KAREEMAH FROM USA said:
asaalaamu-alaikum,sis. alhumdullilah. it is only Allah who makes muslims and even though it was your husband's influence it's b/c Allah placed it in your heart that you remain a muslimah today. the things you describe like him wanting you to lead is bidah and some other things as well,but anyway glad to see you staying strong in the faith and this is why it is up to us as women to learn this deen for ourselves,so we learn what's correct. i also come from a christian family and it was hard at first but my family is very respectful of my way of life. may Allah continue to bless you and keep us all on the right path. ameen.
2008-05-15

SHAKIRA FROM USA said:
I just want to thank the author for posting this article. It was amazingly inspiring for me, I have never lost faith in Islam but I have been lazy about practicing...not anymore now.
This story is my story.
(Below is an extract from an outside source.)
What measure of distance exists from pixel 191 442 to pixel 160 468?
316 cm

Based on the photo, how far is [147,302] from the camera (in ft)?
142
The only difference in my life is the age at the time I converted was 22 and my husband is not Arab, however he and his family are Muslim born. It is truly a small world and it's good to know someone shares my same path.
-Salaam
2008-05-15

ANIRA MANDELA FROM USA said:
ASA sister in the deen, I was very touched by your article and its details, the way you express yourself was very beneficial to me and also encouraging. I would very much like to be in touch with you could you please e-mail me when you have a chance. Many thanks, may Allah swt bless you abundantly.
2008-05-15

MUNIR SHAH FROM PAKISTAN said:
When you said, Bismillahar rehman nirraheem, Al-hamdullilla, Arr rehman nirra heem, iyyaka na'aabdu wa iyyaka nastaeen (In the name of God, the Benevolent, the merciful..." I began reciting the first Sura in the Quran. "...It is You we serve, to You we turn for help..." )then God musthave told the angels," A God fearing lady is seeking My help and praising me"
2008-05-15

MOAZZAM FROM NEW ZEALAND said:
I am really touched by this story. Insha'Allah you will see good times again. Remember one thing, dont stop believeing in Allah. He is the most high.
2008-05-15

SU WONG FROM SINGAPORE said:
Salam, Alhamdullilah for this article.I am recently married to a convert,who converted to Islam because of me.I had difficulty but I understand it now.Allah has HIS Ways to enchant us to believe HIM. Thank you. Reading this article has calmed me down. Alhamdullilah
2008-05-15

ABC FROM USA said:
Salam,
i just wanted to know what caused you to separate from your husband while you learned so much from him as a newly convert. just wondering. Can't you get back together for your son's sake?